On behalf of H.M. the Queen for her Diamond Jubilee Celebrations, the Lord Lieutenant of Leicestershire presented an Award to Ashby Museum for service to the community. Another award was given by Leicestershire Promotions, for being a finalist in the Small Attractions of the Year county awards. The Museum also won a Highly Commended Award for a series of short films made by its Film Unit.
'A Monthly Kids' Club'
The Award was for setting up and successful running of a Kids' Club on Saturdays for much of the year. This was in addition to the Museum's more formal work with the local primary schools, both at the Museum and in the schools themselves.
'A cartoon History of Ashby for younger children'
All the cartoon pictures are accompanied by a sound recording. The recordings are designed to sound as if one of the children in the picture is speaking to the visitor,
'MUSEUM OF THE YEAR'
Not only did Ashby Museum win county Museum of the Year (for its Reminiscence Boxes, its archival work and its general refurbishment and improvements), but it was also Highly Commended for its work on its Collections.
The Museum was awarded a certificate by Voluntary Action Leicestershire in recognition of the volunteers' 25 years of service. In fact, the Museum had been open for 28 years by 2009.
As a result of a major building programme and extensive refurbishment, the Museum won the county Museum of the Year for the first time.

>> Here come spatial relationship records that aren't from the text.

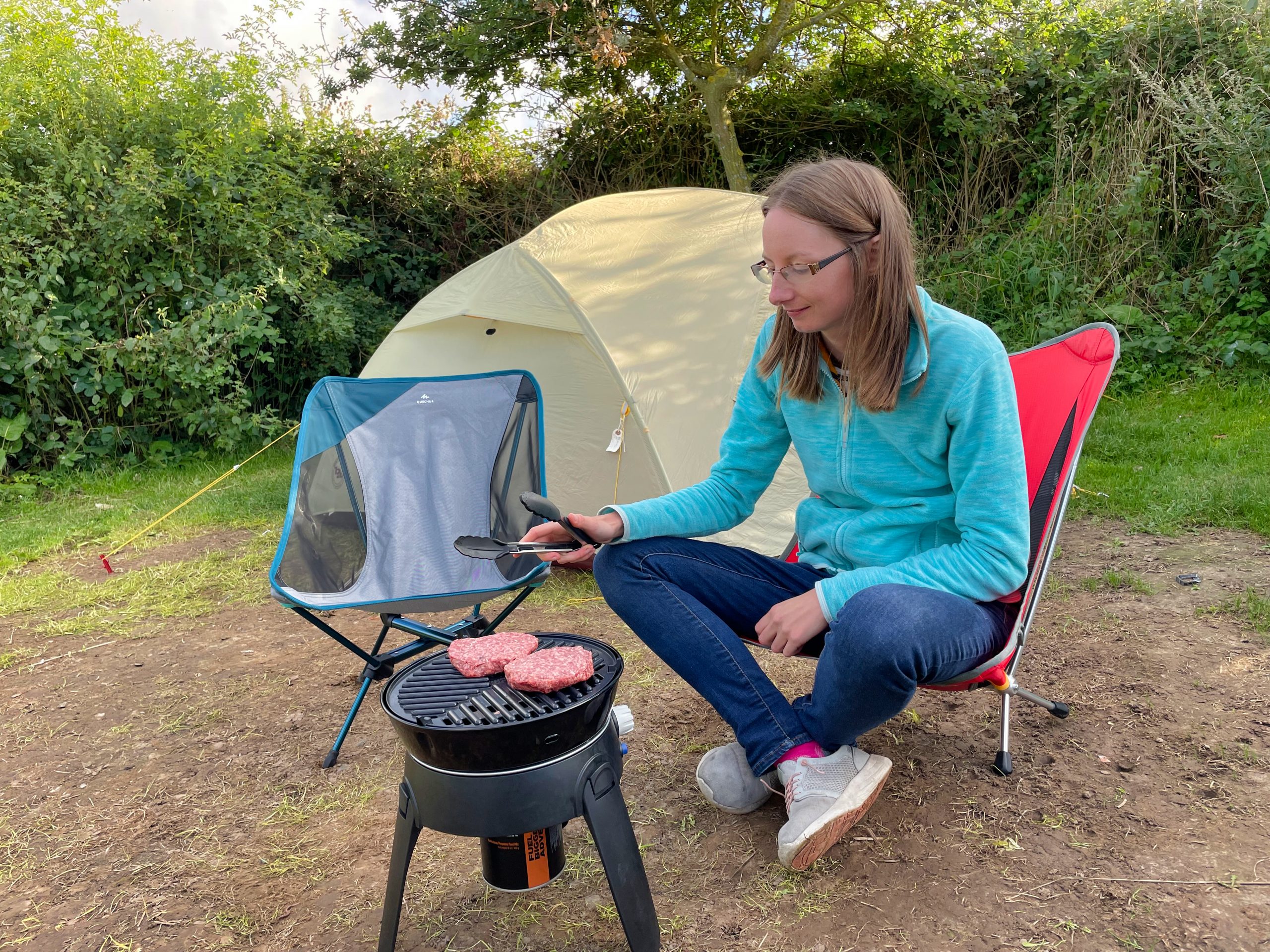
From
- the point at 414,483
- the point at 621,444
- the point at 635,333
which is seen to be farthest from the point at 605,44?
the point at 414,483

The Story of Earl Ferrers: Murder then Hanging
This was the second of three large tableaux displays which took up nearly the entire front Gallery. It was also to be the second Award given for the Best Exhibition.
Past and Present: Best Publication
In December 2001 the Museum launched the first issue of its annual magazine. It was followed by a second in June 2002. Since then it has gone from strength to strength.
This was the first single topic exhibition which used the whole of the main Gallery. It told the story of Ivanhoe in a series of units, with additional information about medieval life.
Ashby 1900 - 2000: A Centenary
A series of tableaux highlighted some of the major events and personalities over the past 100 Years. Included were the life histories of local residents representing each decade.
Best Publication: Napoleonic Prisoners of War
This illustrated A4 booklet of 48 pages was compiled by three Ashby local historians: Arthur Crane. Kenneth Hillier and David Jackson.
Ashby Cottage Hospital Centenary Exhibition
Ashby Museum won first place for the involvement of the community; the A Level students' projects; the loans from the Royal Infirmary, Leicester.
The 'new' Museum in North Street
The Museum moved from its old home in Lower Church Street, where it had been since 1982, to the canteen of the closed Infants School in North Street, between 1990 and 1991. Specifically made display cases and information blocks for new display boards helped it to win the First Prize in 1991.